La cabeza de Pancho Villa nunca apareció. ¿Quién se la llevó? Las teorías son tan oscuras como fascinantes. Algunos dicen que fue un mercenario estadounidense, Emil Hondall, pagado por un coleccionista excéntrico de Chicago que quería el cráneo del hombre que invadió Estados Unidos. Otros dicen que fue un encargo de Obregón y calles, quienes querían una prueba física de que su enemigo estaba realmente muerto y de paso evitar que su tumba se convirtiera en un lugar de peregrinación para los rebeldes.
O quizás simplemente querían infligirle una última humillación, negarle la paz completa incluso en la muerte. Pero si el objetivo era borrar a Villa, el efecto fue exactamente el contrario. Al robarle la cabeza, le dieron el estatus de Santo Pagano. Al intentar destruir su cuerpo, liberaron su espíritu. Hoy miremos el marcador final de esta guerra sangrienta.
Benustiano Carranza es recordado en los libros de texto como un estadista aburrido, el hombre de la Constitución, pero nadie brinda por él en las cantinas. No hay canciones populares que celebren su barba blanca ni su astucia política. Su legado es de papel y tinta. Álvaro Obregón, el genio militar invencible, es recordado por su brazo perdido y su muerte grotesca en un restaurante.
Su nombre está en avenidas y presas, pero su figura inspira más respeto frío que amor. Plutarco Elías Calles, el arquitecto del poder, es visto hoy como el padre de un sistema político que muchos llegaron a odiar. Su final en el exilio y en pijama le quitó el aura de grandeza. Y Pancho Villa, el perdedor, el bandido, el hombre traicionado por todos.
Él ganó la inmortalidad. Villa no vive en los monumentos de piedra, vive en la sangre de la cultura popular. 100 años después de su muerte, su rostro sigue apareciendo en murales, en camisetas, en tatuajes. Se le componen corridos nuevos cada año. En Parral, cada julio, miles de personas recrean su funeral llorando como si hubiera muerto ayer.

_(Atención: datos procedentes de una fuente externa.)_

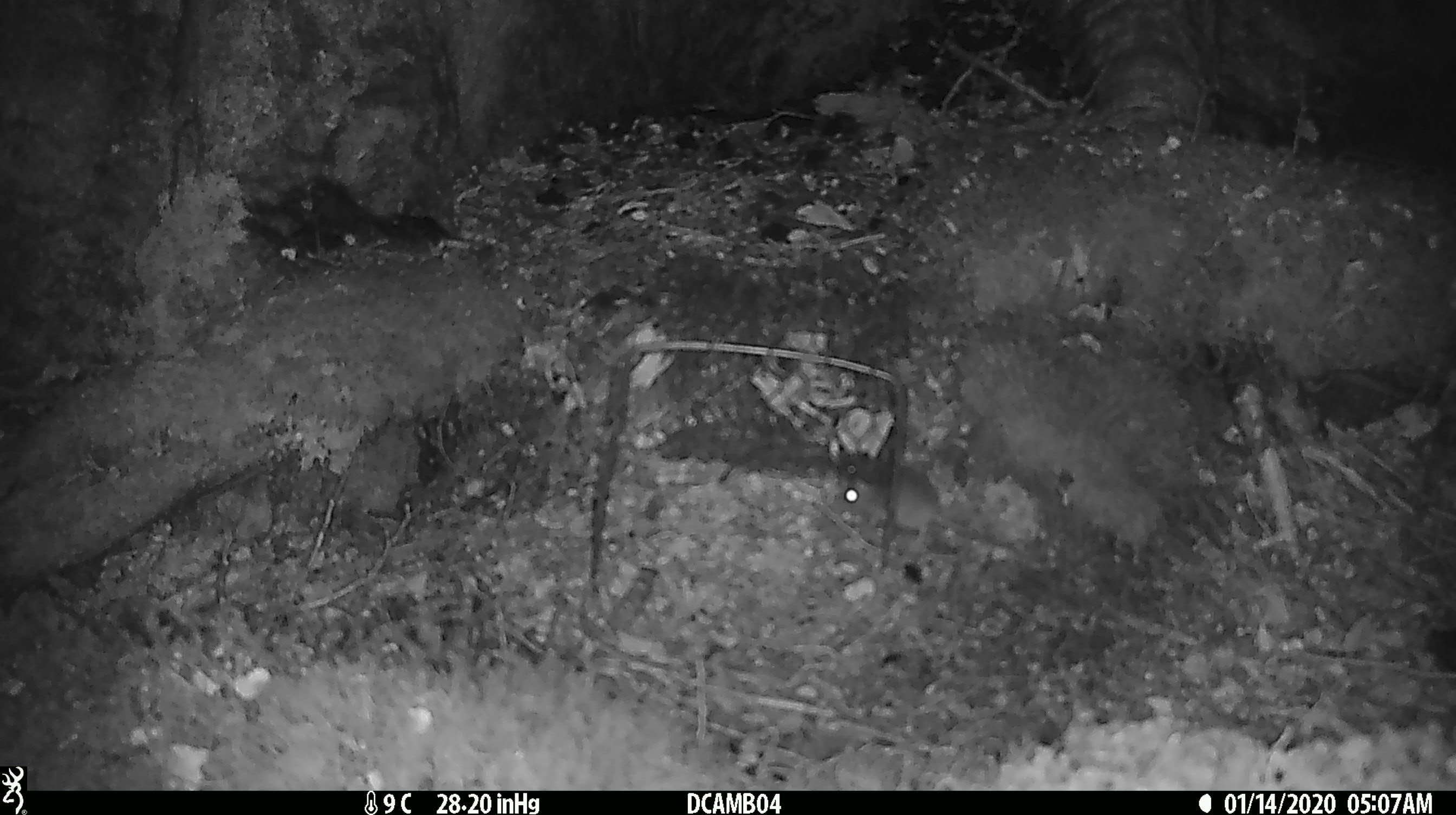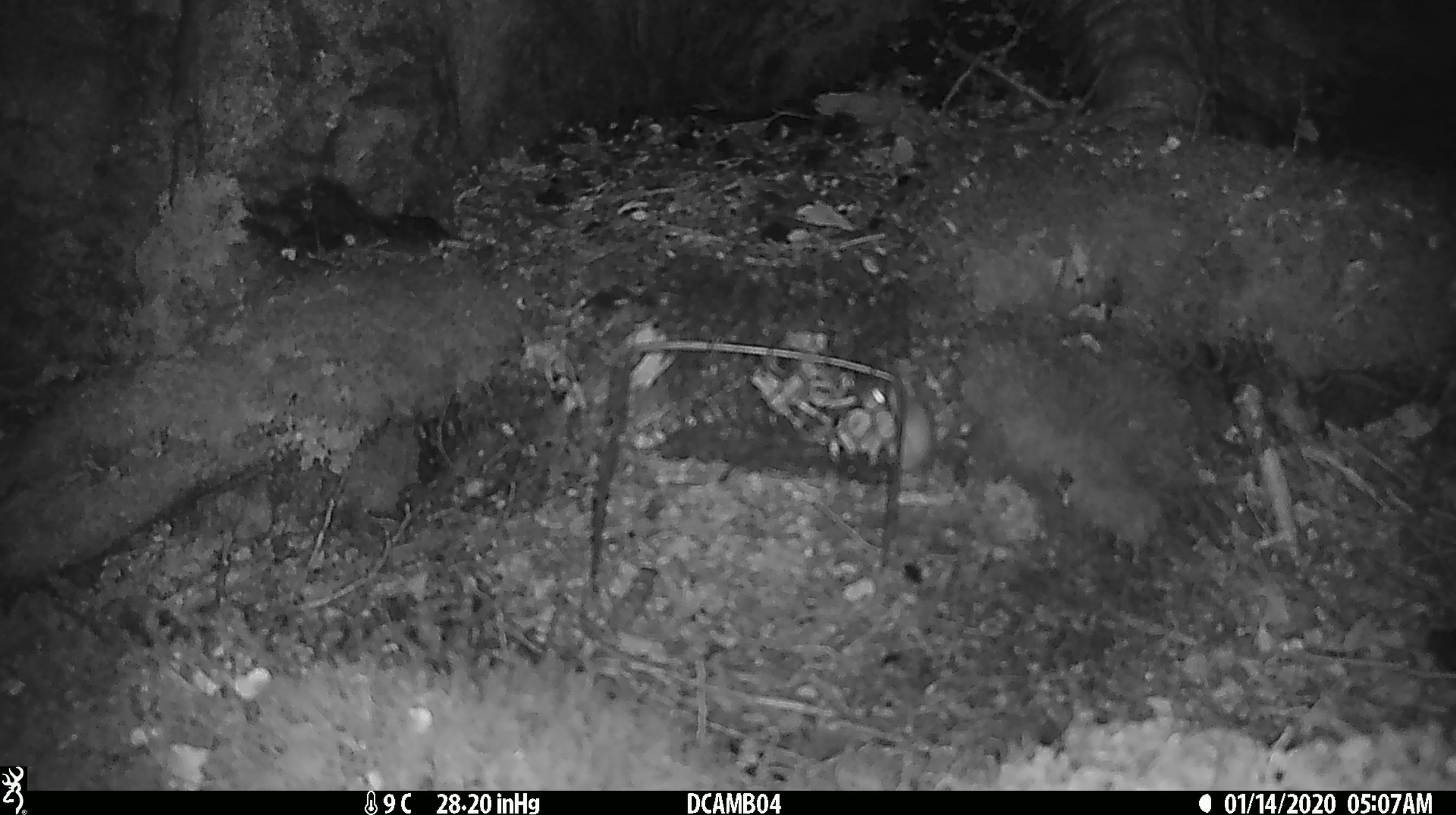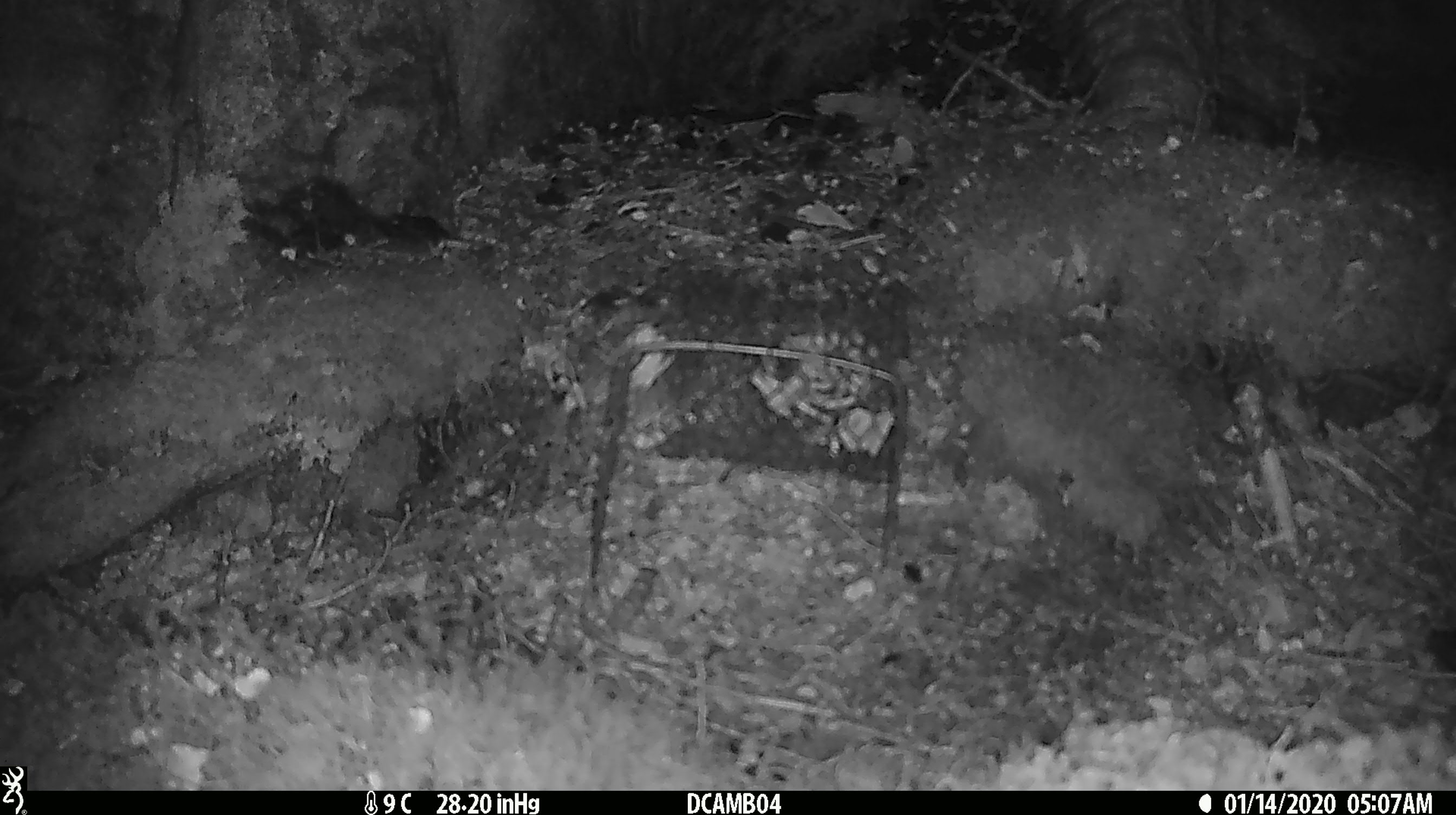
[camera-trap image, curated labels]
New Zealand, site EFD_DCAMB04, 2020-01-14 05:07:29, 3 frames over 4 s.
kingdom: Animalia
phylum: Chordata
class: Mammalia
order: Rodentia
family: Muridae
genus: Mus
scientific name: Mus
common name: mouse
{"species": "mouse (Mus)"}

Incluso en Estados Unidos, el país que invadió a bares y parques con su nombre, la maldición de la sangre que persiguió a sus traidores, nos enseña una lección brutal sobre la naturaleza del poder. La traición puede comprarte una presidencia, puede comprarte un palacio, un tren dorado o unos años de control absoluto, pero no puede comprarte la eternidad.
Huerta, Urbina, Herrera, Carranza, Obregón, Calles. Todos creyeron que al eliminar a Villa estaban eliminando un obstáculo para su ambición. No entendieron que Villa no era un hombre, era una fuerza de la naturaleza, era la rabia del pueblo hecha carne. Y no se puede asesinar a un terremoto, no se puede decapitar a una tormenta.

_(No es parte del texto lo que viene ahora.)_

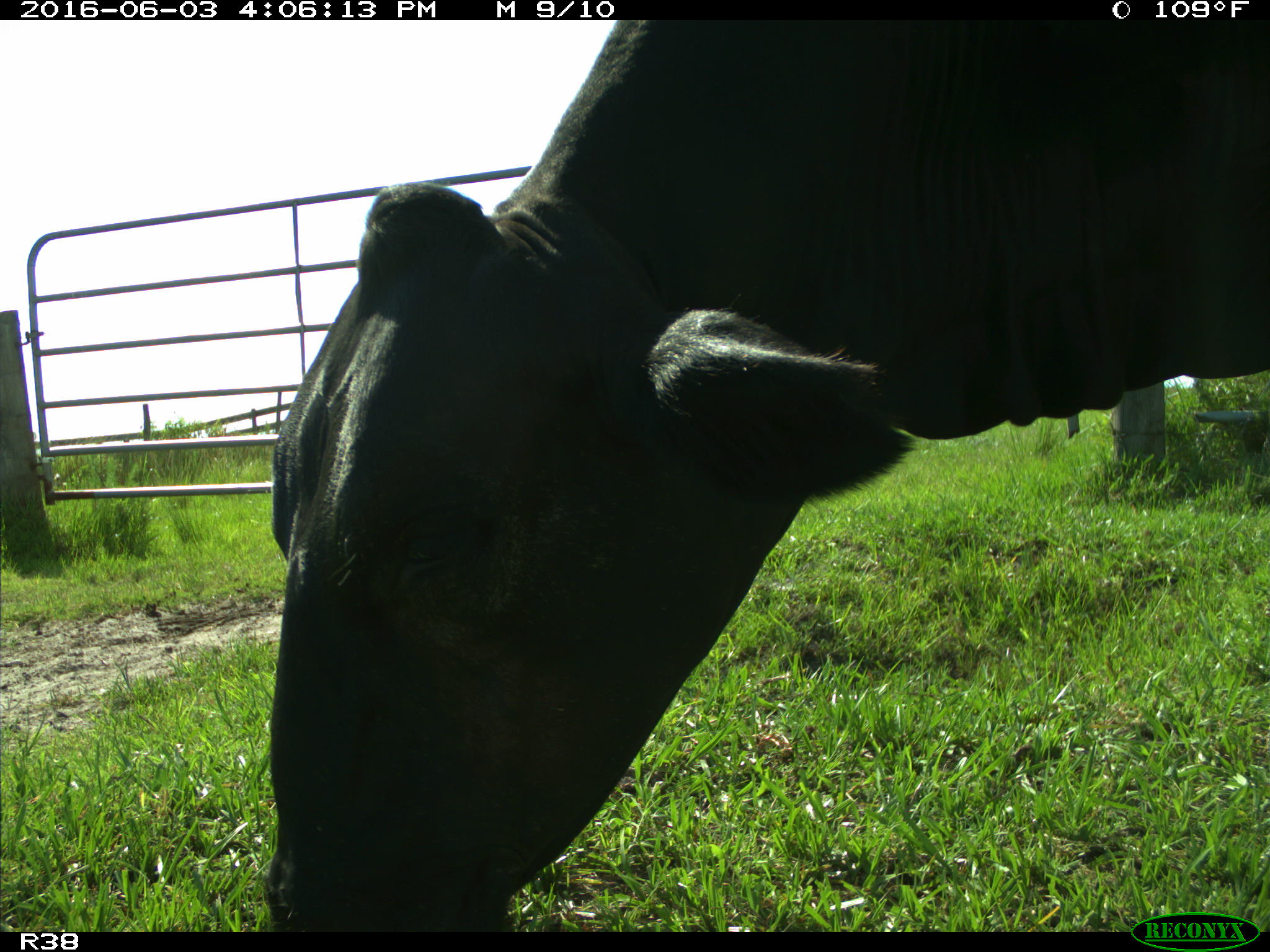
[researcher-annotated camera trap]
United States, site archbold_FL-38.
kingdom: Animalia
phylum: Chordata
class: Mammalia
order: Artiodactyla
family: Bovidae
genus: Bos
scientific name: Bos taurus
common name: domestic cow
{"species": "Bos taurus (domestic cow)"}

Ellos murieron protegiendo sus intereses, sus egos y sus sillas presidenciales. Y Villa murió y vivió por algo más grande, aunque fuera caótico y violento. Al final, la tumba vacía en Parral y la urna sin cabeza en la Ciudad de México no son símbolos de derrota. Son la prueba de que Pancho Villa se les escapó una vez más. Se escapó de sus asesinos, se escapó de la historia oficial y se escapó del olvido.
Mientras los nombres de sus traidores se desvanecen lentamente en el polvo de los archivos, el grito que resonó en Columbus, en Zacatecas y en aquella esquina fatal de Parral sigue vivo. Un grito que no pide permiso y que no conoce la traición. Viva villa!